===== DATA ROWS =====

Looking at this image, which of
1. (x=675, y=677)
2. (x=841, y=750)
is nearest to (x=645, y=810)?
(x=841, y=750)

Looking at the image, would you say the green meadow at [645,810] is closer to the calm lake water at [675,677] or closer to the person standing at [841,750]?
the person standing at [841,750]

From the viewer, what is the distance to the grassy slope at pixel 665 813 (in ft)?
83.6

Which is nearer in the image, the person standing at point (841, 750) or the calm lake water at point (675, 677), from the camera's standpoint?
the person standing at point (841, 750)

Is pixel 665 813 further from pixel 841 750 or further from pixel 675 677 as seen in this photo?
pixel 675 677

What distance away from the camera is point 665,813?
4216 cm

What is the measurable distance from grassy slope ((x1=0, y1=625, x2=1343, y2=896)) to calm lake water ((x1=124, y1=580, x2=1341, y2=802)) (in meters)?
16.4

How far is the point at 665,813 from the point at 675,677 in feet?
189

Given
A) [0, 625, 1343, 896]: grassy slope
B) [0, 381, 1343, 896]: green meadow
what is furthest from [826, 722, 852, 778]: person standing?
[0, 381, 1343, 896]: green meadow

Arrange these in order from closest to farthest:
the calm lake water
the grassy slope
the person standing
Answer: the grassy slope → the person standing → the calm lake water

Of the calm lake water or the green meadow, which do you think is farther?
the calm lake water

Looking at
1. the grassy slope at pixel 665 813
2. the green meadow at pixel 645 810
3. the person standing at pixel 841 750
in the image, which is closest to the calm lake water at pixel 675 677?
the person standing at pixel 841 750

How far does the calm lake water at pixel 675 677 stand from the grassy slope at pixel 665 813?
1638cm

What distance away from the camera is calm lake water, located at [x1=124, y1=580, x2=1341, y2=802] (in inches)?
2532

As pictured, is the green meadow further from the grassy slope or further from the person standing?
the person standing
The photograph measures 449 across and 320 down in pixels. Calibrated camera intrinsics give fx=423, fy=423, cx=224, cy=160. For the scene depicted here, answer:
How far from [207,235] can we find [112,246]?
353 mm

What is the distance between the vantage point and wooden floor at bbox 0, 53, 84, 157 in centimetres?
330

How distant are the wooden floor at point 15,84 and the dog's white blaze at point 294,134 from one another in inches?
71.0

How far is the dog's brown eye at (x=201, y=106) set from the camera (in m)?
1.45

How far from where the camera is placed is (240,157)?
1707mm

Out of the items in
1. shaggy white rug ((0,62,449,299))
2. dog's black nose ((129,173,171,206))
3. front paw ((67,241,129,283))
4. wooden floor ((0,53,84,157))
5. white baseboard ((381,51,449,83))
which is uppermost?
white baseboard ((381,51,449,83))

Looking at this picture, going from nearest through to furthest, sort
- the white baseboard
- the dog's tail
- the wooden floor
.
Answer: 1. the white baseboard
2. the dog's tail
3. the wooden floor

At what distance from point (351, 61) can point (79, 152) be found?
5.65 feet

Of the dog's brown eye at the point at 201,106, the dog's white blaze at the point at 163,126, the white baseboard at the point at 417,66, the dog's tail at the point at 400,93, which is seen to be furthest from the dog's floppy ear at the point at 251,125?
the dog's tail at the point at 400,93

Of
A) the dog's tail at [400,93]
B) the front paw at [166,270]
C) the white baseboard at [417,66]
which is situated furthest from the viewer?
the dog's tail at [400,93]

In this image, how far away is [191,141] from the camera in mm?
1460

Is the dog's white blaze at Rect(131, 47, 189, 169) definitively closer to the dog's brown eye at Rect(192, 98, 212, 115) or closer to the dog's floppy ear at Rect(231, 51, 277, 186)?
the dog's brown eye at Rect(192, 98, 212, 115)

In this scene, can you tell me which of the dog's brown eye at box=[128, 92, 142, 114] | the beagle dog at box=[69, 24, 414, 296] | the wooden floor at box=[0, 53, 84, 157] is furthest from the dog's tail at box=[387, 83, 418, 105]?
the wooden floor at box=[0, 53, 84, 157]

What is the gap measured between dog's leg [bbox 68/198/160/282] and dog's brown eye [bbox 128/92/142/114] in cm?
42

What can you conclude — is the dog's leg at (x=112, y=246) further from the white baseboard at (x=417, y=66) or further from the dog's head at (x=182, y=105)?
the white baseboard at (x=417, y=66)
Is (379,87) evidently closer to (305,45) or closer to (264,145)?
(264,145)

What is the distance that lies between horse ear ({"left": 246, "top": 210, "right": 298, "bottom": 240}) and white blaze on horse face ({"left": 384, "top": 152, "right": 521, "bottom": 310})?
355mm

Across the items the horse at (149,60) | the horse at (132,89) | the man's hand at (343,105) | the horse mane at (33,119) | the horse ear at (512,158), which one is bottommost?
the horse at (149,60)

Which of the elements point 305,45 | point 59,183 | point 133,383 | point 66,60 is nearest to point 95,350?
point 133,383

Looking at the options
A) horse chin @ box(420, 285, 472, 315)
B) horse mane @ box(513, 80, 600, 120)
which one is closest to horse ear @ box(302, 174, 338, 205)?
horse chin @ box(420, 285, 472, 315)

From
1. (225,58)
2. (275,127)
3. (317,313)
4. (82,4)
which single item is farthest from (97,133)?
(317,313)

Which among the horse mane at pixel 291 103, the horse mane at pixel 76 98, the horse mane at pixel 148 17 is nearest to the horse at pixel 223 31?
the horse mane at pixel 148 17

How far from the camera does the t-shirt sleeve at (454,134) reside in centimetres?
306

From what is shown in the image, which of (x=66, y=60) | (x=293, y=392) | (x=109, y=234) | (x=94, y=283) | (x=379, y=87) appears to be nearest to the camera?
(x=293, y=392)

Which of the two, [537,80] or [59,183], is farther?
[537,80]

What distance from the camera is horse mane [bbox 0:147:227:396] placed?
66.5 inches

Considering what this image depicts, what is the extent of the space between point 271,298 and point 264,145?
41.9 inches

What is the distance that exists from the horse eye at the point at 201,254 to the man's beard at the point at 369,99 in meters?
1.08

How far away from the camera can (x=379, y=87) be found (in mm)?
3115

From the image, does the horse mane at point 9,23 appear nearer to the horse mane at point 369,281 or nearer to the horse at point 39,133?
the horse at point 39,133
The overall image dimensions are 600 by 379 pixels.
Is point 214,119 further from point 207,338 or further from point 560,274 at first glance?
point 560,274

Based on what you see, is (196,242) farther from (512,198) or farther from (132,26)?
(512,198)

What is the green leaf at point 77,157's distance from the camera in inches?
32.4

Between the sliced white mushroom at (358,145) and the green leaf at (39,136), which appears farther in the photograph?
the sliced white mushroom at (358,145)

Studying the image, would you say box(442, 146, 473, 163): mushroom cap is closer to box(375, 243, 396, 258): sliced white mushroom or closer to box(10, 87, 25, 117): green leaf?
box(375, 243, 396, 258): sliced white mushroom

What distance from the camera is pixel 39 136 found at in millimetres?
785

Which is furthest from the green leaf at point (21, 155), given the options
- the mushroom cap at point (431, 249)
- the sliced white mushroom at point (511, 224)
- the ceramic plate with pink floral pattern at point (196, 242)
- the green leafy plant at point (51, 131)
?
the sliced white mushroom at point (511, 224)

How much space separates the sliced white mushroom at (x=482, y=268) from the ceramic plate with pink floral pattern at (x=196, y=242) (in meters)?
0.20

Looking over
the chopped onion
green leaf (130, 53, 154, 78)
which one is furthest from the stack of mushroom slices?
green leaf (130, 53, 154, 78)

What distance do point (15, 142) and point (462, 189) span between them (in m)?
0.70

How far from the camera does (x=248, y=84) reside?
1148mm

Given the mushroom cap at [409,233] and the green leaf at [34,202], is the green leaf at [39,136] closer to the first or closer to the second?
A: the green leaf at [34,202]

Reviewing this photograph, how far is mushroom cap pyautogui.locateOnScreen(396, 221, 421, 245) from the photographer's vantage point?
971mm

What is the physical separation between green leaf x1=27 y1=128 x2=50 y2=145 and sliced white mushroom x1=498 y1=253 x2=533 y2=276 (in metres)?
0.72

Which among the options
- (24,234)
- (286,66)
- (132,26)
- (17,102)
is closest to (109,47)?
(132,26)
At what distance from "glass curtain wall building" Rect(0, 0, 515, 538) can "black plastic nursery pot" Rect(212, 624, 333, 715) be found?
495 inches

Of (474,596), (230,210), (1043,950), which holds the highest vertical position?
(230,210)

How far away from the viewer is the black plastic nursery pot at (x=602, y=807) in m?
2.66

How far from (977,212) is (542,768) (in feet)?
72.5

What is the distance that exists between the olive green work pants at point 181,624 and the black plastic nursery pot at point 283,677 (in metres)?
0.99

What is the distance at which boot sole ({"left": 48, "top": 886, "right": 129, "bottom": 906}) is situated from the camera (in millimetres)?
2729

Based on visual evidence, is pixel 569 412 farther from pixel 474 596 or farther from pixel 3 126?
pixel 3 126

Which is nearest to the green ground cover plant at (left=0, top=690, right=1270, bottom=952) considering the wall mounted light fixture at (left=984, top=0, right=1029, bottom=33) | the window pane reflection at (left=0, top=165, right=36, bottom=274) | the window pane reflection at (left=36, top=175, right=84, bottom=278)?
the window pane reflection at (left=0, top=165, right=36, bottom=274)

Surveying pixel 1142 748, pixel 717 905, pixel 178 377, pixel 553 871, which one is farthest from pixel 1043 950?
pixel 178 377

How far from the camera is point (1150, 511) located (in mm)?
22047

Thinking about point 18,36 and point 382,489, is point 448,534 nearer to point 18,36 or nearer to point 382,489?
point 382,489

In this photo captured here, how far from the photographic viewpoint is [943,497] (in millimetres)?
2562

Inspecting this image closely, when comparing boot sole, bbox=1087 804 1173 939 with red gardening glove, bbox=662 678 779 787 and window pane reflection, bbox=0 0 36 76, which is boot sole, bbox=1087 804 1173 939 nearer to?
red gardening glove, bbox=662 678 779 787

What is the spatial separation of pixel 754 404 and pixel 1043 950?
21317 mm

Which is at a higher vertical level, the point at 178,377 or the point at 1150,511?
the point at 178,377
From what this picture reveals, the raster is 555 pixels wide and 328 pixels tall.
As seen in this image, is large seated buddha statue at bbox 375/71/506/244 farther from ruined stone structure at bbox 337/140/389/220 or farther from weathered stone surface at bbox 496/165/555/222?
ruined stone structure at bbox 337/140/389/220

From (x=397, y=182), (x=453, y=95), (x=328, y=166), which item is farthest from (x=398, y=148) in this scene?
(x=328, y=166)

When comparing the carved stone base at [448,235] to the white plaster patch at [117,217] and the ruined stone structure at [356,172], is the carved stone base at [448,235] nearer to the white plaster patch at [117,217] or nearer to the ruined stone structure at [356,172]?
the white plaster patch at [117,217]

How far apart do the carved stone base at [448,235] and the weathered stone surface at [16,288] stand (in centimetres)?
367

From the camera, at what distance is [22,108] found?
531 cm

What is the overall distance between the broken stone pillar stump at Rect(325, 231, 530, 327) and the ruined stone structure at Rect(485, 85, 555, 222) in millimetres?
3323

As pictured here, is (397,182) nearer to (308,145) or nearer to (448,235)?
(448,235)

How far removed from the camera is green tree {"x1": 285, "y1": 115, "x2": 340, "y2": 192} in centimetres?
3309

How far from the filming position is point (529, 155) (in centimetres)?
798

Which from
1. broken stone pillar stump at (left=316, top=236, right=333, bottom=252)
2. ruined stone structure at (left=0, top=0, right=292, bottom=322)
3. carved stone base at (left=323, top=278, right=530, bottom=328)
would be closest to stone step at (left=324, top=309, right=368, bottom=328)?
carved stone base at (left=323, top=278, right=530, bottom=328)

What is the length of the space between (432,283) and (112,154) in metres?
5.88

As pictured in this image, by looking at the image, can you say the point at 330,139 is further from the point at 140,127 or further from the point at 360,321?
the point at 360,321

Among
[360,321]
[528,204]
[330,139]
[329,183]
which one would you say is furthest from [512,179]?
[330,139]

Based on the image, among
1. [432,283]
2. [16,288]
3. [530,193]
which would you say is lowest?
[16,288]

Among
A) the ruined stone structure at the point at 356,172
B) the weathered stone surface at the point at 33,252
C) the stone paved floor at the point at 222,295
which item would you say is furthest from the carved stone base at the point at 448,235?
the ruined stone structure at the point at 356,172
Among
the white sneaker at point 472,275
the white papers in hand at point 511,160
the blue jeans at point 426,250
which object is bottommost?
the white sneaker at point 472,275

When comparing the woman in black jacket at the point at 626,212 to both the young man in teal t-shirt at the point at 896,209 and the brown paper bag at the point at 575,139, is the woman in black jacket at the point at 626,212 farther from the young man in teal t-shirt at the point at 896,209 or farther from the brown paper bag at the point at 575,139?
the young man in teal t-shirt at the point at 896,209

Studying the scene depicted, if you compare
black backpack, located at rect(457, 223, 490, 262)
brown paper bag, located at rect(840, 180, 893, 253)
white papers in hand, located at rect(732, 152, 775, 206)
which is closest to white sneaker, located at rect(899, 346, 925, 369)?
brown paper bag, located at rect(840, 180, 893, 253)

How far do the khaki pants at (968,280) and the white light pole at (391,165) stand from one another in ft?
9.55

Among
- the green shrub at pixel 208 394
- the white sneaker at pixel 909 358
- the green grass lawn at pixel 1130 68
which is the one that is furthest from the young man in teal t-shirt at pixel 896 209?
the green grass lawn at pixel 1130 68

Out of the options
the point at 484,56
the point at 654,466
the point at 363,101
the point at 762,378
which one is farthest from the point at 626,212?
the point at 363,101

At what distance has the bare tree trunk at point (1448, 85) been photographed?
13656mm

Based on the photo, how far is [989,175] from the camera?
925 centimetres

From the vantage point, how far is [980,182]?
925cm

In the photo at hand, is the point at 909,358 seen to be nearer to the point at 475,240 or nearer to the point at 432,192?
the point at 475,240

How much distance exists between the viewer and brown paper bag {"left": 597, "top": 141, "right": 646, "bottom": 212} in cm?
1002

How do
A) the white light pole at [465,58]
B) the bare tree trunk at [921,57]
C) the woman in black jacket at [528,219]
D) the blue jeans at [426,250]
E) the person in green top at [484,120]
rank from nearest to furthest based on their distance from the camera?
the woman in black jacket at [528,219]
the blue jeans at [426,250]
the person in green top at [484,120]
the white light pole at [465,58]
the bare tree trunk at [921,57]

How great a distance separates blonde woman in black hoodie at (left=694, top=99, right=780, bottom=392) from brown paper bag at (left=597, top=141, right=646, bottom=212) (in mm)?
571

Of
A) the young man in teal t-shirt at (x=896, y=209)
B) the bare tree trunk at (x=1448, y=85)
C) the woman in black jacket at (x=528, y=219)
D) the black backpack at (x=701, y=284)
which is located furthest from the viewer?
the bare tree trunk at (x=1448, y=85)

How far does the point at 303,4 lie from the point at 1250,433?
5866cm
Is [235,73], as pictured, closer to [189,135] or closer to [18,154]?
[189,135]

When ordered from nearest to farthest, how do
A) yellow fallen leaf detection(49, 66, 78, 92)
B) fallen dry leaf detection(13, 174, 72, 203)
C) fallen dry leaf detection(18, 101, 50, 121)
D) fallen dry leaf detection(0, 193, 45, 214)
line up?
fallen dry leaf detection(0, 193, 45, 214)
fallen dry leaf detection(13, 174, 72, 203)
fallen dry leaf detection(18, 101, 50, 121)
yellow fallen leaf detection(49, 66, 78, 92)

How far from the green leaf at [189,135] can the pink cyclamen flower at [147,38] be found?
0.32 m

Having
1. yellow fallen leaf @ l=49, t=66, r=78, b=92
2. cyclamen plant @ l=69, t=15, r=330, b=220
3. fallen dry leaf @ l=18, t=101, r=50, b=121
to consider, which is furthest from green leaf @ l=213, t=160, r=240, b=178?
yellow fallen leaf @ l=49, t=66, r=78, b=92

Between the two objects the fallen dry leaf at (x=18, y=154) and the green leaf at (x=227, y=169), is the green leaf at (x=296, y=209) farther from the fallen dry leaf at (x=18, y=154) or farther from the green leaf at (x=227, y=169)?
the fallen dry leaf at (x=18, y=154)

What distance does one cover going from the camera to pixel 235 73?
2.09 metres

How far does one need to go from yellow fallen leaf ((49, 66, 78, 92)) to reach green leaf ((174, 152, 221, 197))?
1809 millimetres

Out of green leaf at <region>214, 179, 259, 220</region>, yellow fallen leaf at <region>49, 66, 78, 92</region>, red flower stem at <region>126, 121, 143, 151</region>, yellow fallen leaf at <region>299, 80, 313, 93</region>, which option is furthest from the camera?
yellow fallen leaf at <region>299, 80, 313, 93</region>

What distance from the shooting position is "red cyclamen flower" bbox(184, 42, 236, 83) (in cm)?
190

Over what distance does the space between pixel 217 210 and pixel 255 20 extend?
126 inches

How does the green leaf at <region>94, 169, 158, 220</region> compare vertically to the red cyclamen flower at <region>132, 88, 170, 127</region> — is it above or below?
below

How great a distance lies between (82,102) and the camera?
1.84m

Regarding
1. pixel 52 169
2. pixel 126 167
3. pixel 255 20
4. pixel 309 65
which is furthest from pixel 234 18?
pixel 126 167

=====

Write the lines out exactly, from the one with "Out of green" down to the last line of the listing, and leave out all others.

--- RESULT OF THIS TASK ---
Out of green leaf at <region>214, 179, 259, 220</region>, yellow fallen leaf at <region>49, 66, 78, 92</region>, red flower stem at <region>126, 121, 143, 151</region>, yellow fallen leaf at <region>299, 80, 313, 93</region>, which option is furthest from the camera?
yellow fallen leaf at <region>299, 80, 313, 93</region>

What distance from the shooting position is "red cyclamen flower" bbox(184, 42, 236, 83) (in cm)?
190

Over what distance does the space between pixel 217 210 and pixel 255 20 extend?
126 inches

How does the green leaf at <region>94, 169, 158, 220</region> compare vertically to the red cyclamen flower at <region>132, 88, 170, 127</region> — is it above or below?
below

How great a distance lies between (82,102) and the camera?
1.84m

Regarding
1. pixel 52 169
2. pixel 126 167
3. pixel 255 20
4. pixel 309 65
which is furthest from pixel 234 18?
pixel 126 167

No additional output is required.